►
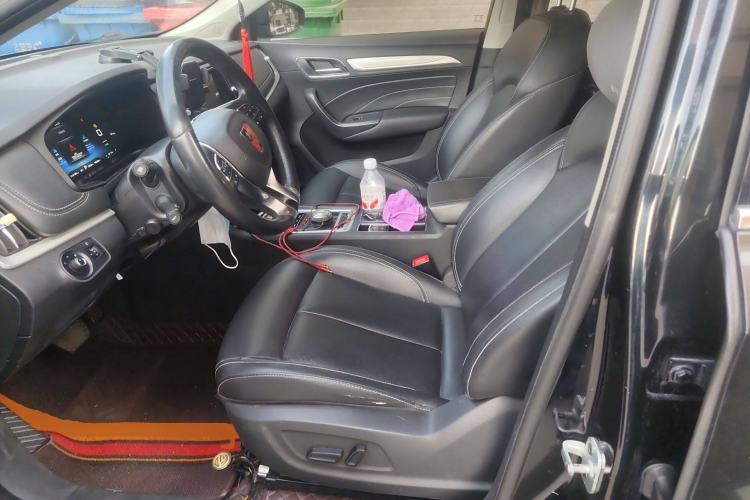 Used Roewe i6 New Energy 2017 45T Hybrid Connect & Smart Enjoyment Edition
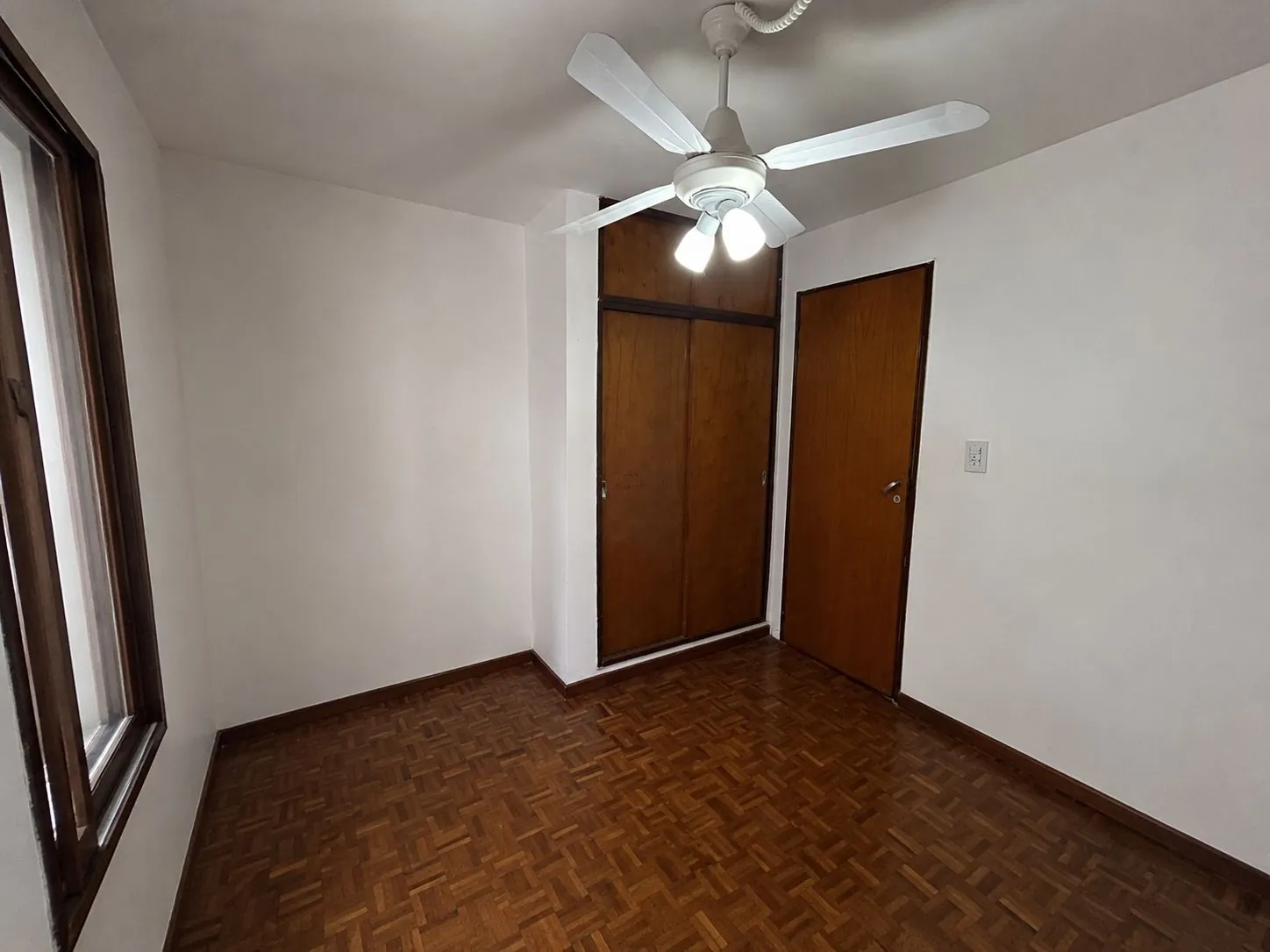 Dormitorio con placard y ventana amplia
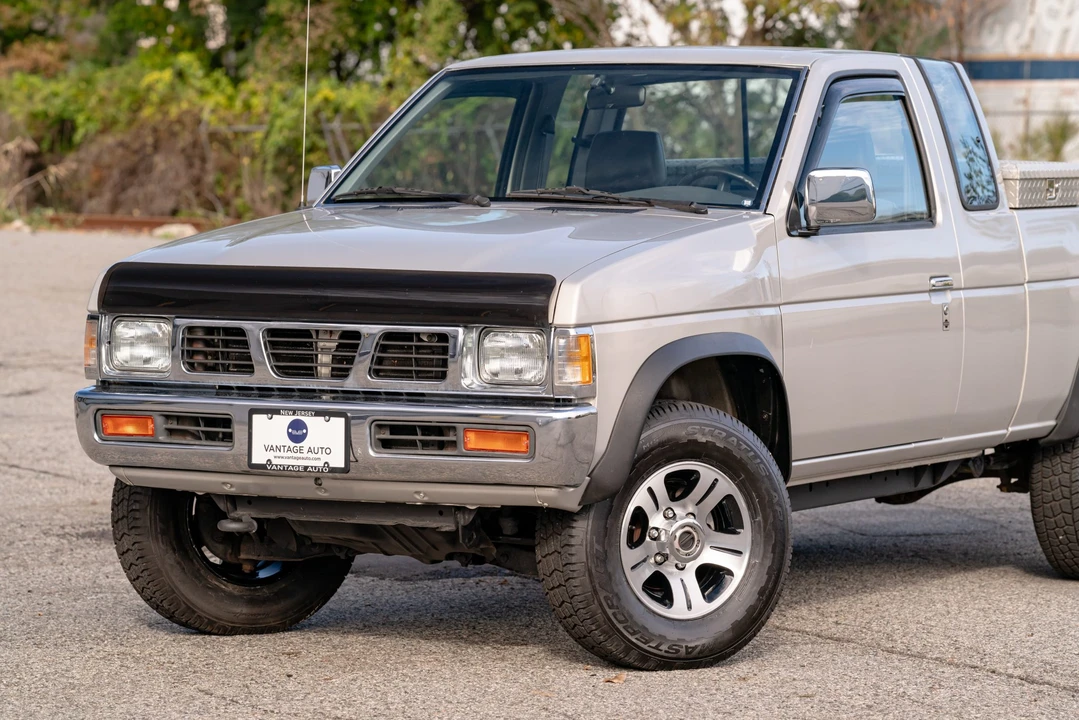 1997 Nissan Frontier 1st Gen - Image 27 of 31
◄
►
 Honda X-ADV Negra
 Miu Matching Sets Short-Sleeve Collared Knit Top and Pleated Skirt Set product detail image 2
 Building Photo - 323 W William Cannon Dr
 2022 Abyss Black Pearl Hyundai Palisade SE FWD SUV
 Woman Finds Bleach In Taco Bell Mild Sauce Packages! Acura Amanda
◄
▶ **Task instructions**:
Retype only the stretch of lines above starting at the one with "Miu Matching Sets" and stopping at the one with "Woman Finds Bleach", exactly as written, with both kept.

▶ **Reply**:
 Miu Matching Sets Short-Sleeve Collared Knit Top and Pleated Skirt Set product detail image 2
 Building Photo - 323 W William Cannon Dr
 2022 Abyss Black Pearl Hyundai Palisade SE FWD SUV
 Woman Finds Bleach In Taco Bell Mild Sauce Packages! Acura Amanda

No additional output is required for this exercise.